- **CONSIGNES**:
a – Selon le texte extrait, quand la noblesse fit-elle elle-même l'abandon de ses privilèges ?
b – Dans le passage du texte extrait compris entre « Si ces usurpations » et « usurpateurs de noblesse[1]. », inclus, substituez « rois » à « souverains », puis reproduisez ce passage.

- **TEXTE EXTRAIT**:
----
L’abolition des privilèges, dont on oublie trop souvent que la noblesse fit elle-même le généreux abandon dans la fameuse nuit du 4 août 1789, n’a pu effacer tout un passé de gloire et d’honneur, et les esprits les plus exigeants en fait d’égalité sociale ne sauraient repousser ces souvenirs de famille, ces hommages à la mémoire des aïeux, que résume en quelque sorte un Nobiliaire. Il y a plus : l’histoire particulière d’un corps illustre, que les anciennes constitutions de la Bretagne ont appelé pendant plusieurs siècles à exercer sur la société une influence prépondérante, est assurément essentielle à connaître pour l’intelligence de l’histoire générale de notre province. Aussi est-ce une tâche sérieuse que nous avons entreprise. On ne trouvera dans notre travail, tout de patience et d’érudition, rien de frivole, rien d’asservi à des intérêts actuels ; nous n’avons pas voulu flatter les amours-propres, spéculer sur les vanités, ou chercher par des révélations malveillantes un succès de scandale. Notre but est plus élevé, et consiste à présenter le tableau historique de la noblesse bretonne. Nous avons donc cru devoir traiter avec le même soin les articles consacrés aux familles éteintes même depuis plusieurs siècles, et ceux relatifs aux familles existantes.

Si nous sommes parvenu au but que nous nous proposions, notre recueil sera aussi bien consulté par les archéologues et les historiens qui s’occupent de nos origines, que par les gentilshommes dont les noms y sont consignés. Il nous a semblé, de plus, qu’à une époque où l’absence de toute pénalité a favorisé les usurpations nobiliaires les plus audacieuses, un tableau complet de l’aristocratie bretonne, depuis ses commencements jusqu’à nos jours, aurait au moins le mérite de l’opportunité, et nous sommes fondé à croire, qu’en n’admettant dans notre travail que des faits prouvés par actes authentiques ou puisés à des sources toujours indiquées, nous aurons contribué, autant qu’il était en notre pouvoir, à rétablir la vérité si souvent altérée par de fausses et vaniteuses prétentions, que le ridicule ne suffit pas toujours à arrêter.

Si ces usurpations ne peuvent plus préjudicier aux intérêts généraux, il n’en a pas toujours été de même, et, à différentes époques, les souverains faisant droit aux justes doléances de ceux de leurs sujets sur lesquels retombait la charge de l’impôt, ordonnèrent des Réformations ou recherches des usurpateurs de noblesse[1].

Ces recherches avaient pour but de découvrir les personnes qui s’étaient indûment affranchies du paiement des fouages, tailles, subsides et autres levées de deniers, dont la noblesse était exempte à cause de son obligation du service militaire.

En interrogeant dans chaque paroisse des témoins choisis parmi les collecteurs, fabriqueurs ou autres paroissiens, les commissaires parvenaient à établir, d’après la notoriété publique, le rôle des personnes et des terres sujettes à l’impôt.
----
- **EXTRAIT DE DONNÉES**:

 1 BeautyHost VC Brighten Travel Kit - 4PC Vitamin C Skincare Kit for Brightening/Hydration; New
----
- **RÉPONSES PAR TÂCHE**:
a – Dans la fameuse nuit du 4 août 1789.

b –
Si ces usurpations ne peuvent plus préjudicier aux intérêts généraux, il n’en a pas toujours été de même, et, à différentes époques, les rois faisant droit aux justes doléances de ceux de leurs sujets sur lesquels retombait la charge de l’impôt, ordonnèrent des Réformations ou recherches des usurpateurs de noblesse[1].